Cantabristas ha señalado tras su Conceju General (la asamblea anual de la militancia cantabrista) que Cantabria no puede permitirse una oposición “desaparecida y ensimismada en sus propios conflictos" durante más de dos años de legislatura
Cantabristas se ha reivindicado, en declaraciones tras su Conceju General (la asamblea anual de la militancia cantabrista), como opción útil frente a una oposición parlamentaria desaparecida e instalada en conflictos internos. En palabras del secretario general cantabrista, Paulu Lobete, Cantabria no puede permitirse una oposición “desaparecida y ensimismada en sus propios conflictos” durante más de dos años de legislatura: “Las disputas internas pueden ser comprensibles en política, lo que no es normal es que se conviertan en el centro de la acción política mientras nuestra tierra afronta retos urgentes en vivienda, servicios públicos, modelo productivo o cohesión territorial”.

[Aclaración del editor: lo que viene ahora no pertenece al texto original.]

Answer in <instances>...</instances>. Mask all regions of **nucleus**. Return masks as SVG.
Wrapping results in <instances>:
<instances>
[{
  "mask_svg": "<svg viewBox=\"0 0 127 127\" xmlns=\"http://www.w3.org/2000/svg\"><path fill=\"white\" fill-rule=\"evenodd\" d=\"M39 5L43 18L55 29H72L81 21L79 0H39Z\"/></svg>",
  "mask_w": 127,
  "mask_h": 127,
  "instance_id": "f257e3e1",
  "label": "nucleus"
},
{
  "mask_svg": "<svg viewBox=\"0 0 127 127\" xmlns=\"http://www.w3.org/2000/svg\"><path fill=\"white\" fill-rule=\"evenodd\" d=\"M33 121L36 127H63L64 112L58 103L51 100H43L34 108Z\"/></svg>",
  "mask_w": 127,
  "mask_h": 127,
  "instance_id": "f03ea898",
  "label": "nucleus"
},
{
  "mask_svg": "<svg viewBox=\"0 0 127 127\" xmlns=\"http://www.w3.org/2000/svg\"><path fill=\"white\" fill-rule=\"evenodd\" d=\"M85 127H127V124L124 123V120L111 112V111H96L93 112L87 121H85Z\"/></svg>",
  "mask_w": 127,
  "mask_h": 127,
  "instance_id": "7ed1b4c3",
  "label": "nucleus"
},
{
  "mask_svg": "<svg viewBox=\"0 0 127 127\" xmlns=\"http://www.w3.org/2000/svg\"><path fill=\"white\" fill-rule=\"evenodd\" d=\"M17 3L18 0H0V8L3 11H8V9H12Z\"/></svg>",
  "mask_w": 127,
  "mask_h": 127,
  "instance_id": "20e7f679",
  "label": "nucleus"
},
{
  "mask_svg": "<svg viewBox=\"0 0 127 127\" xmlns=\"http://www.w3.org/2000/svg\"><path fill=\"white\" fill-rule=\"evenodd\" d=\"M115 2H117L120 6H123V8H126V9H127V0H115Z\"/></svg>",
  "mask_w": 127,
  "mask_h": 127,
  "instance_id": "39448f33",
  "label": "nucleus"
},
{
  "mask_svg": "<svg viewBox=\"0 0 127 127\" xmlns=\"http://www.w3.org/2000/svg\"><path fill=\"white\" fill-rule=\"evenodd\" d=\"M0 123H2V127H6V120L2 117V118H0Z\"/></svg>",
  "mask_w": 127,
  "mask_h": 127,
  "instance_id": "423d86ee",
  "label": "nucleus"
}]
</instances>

Desde la formación cantabrista consideran que ese tiempo perdido ha tenido consecuencias claras: una falta de fiscalización real de las políticas del Partido Popular y una ausencia de propuestas alternativas frente a los principales problemas que afectan a la ciudadanía cántabra. Frente a esa dinámica, Cantabristas reivindica su trabajo constante, planteando “soluciones concretas y ejerciendo una oposición firme y coherente a las políticas del PP allí donde perjudican al interés general, sin ruido interno y con un proyecto claro para Cantabria”.
En este sentido, Lobete ha querido dirigirse también a quienes se sienten identificados con valores progresistas, de justicia social y defensa de lo público, y que en los últimos años han asistido con preocupación a una política más centrada en los conflictos internos que en dar respuestas a la ciudadanía: “Cantabristas defiende que es posible hacer una oposición seria, estable y útil sin renunciar a esos valores y sin quedar atrapados en dinámicas que alejan a la gente de la política”. Por eso, la formación insiste en que la oposición no puede permitirse estar ausente ni desconectada de la realidad social, y que Cantabria necesita proyectos políticos centrados en el territorio, con estabilidad, con rumbo y con voluntad de construir una alternativa real para el futuro. “Un proyecto propio, coherente y sin disputas internas, que ofrezca seguridad y confianza a quienes quieren una Cantabria mejor y una política a la altura de sus problemas”, ha concluido el portavoz cantabrista.